▸ **EXERCISE AIM**
Take the line that has "phylum: Chordata" and all the lines that come after it in the records, and write them out again exactly. Add no other line.

[Collected data]
= = = = = = =

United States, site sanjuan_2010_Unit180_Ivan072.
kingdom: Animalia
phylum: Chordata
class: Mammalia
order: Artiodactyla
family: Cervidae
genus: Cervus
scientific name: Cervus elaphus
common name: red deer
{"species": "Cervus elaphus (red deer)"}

= = = = = = =

▸ **SOLUTION**
phylum: Chordata
class: Mammalia
order: Artiodactyla
family: Cervidae
genus: Cervus
scientific name: Cervus elaphus
common name: red deer
{"species": "Cervus elaphus (red deer)"}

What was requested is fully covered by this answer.